Law Society of Upper Canada benchers set the stage for a D-Day on articling this November after proponents and opponents of its complete abolition laid out their cases at last week’s Convocation.
Overwhelmed by the response to the articling task force’s 100-page report, benchers agreed to defer the debate and decision on it to their next meeting on Nov. 22. “Ten days does not permit stakeholders enough time to fully appreciate,” Virginia MacLean told fellow benchers at Convocation on Oct. 25.
Benchers from the two distinct camps on the divided task force had the chance, however, to present their proposals.
Raj Anand spoke on behalf of the task force’s majority that proposed a five-year pilot for an eight-month legal practice program that would absorb the overflow of licensing candidates unable to secure articles. He anticipates that about one-fifth, or 400 out of 2,000 licensee applicants, would take the course in its first year.
“We recognize that there is no perfect solution,” said Anand, who emphasized that all members of the task force agreed that the status quo was unacceptable. “This has led to our recommendation to provide optional pathways to licensing and thereby eliminate the unfair situation in which many candidates cannot demonstrate their ability to meet competency standards.”
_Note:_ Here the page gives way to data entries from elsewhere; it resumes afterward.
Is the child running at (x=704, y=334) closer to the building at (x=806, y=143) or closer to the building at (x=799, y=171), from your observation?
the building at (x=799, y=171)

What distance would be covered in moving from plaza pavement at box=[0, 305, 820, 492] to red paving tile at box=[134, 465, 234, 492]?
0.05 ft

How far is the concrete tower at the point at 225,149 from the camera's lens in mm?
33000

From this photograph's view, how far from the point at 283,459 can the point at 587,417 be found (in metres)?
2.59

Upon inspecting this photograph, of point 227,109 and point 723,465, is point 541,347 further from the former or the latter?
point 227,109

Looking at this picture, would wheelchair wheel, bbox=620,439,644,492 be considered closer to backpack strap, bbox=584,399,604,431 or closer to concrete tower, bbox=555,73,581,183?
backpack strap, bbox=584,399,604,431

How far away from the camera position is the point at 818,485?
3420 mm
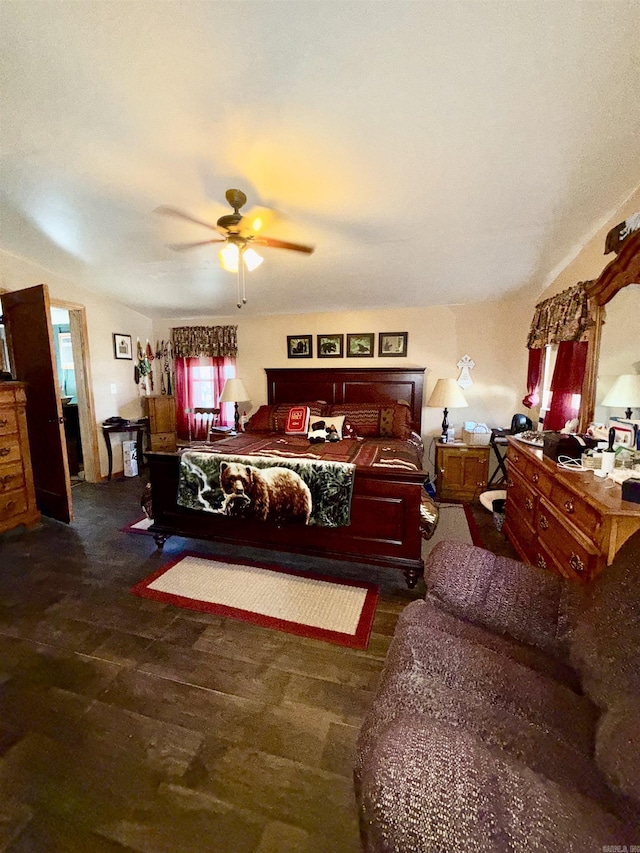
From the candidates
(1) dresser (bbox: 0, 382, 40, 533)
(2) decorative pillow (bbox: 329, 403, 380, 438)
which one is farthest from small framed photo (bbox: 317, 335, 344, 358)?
(1) dresser (bbox: 0, 382, 40, 533)

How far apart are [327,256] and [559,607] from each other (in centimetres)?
305

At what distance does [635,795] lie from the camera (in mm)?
711

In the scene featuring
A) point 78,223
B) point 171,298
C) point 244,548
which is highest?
point 78,223

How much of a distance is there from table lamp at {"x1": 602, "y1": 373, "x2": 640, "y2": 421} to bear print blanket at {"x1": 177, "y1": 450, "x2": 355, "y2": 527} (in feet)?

The majority option, he said, allows the profession to retain and enhance the “widely accepted experiential process” of articling while at the same time “testing it openly and transparently in a manner that has not been done before.”
Candidates from both streams would receive the same assessments at the end of the process, allowing for “evidence-based conclusions at the end of the pilot project whether one or both of the two streams of qualification should continue,” according to Anand.
But Bencher Jacqueline Horvat, speaking for the four dissenting members of the task force, said benchers should bite the bullet and scrap articling altogether.
“It’s human nature to react this way. . . . The first question every one of us will ask of a new lawyer who comes to us looking for a job is where did you article,” she said. “In our view, no one should be consigned to a second-class status by a licensing process.”
The majority proposal calls for an equalization payment of $1,320 by all licensing candidates to cover the cost of those going through the legal practice program, but Horvat said there would still be inequity since many articling students are paid for their work and may even have their licensing fees covered by their employers. The minority group’s alternative calls for a two- to three-month intensive practical program for all applicants plus post-call mentoring and assessment to ensure competence.
Bencher Wendy Matheson, another member of the task force majority, dismissed fears about a two-tier system.
“The proposal is to study two pathways to licensing and to evaluate and compare them. . . . As soon as you study more than one pathway, whatever you do will be described as two-tier,” she said.
But Bencher Peter Wardle, who supported the minority proposal on the task force, said the length of the study, combined with the nebulous character of articling, would help entrench the two-stream approach no matter what the results of the pilot are.
“Once we build it, we will find it very difficult to tear it down,” he said of the proposed law practice program.
Despite Convocation’s decision to defer the debate on articling, a vigorous public discussion took place simultaneously online. Lawyers, law students, journalists, and others weighed in with their thoughts on the issues raised by the benchers. Some agreed that the profession should take time to consider the report while others argued it was time for a decision.
Catherine McKenna, executive director of Canadian Lawyers Abroad, tweeted: “While @LawSocietyLSUC can’t delay forever, good decision to delay a decision on #articling until November.”
But Mitch Kowalski, a Toronto lawyer and author, disagreed in a tweet. “So Bencher Raj [Anand] says that many stakeholders were part of the preparation of the report — and now stakeholders want yet another kick at the can? . . . Benchers were elected to make decisions and govern — they should do so.”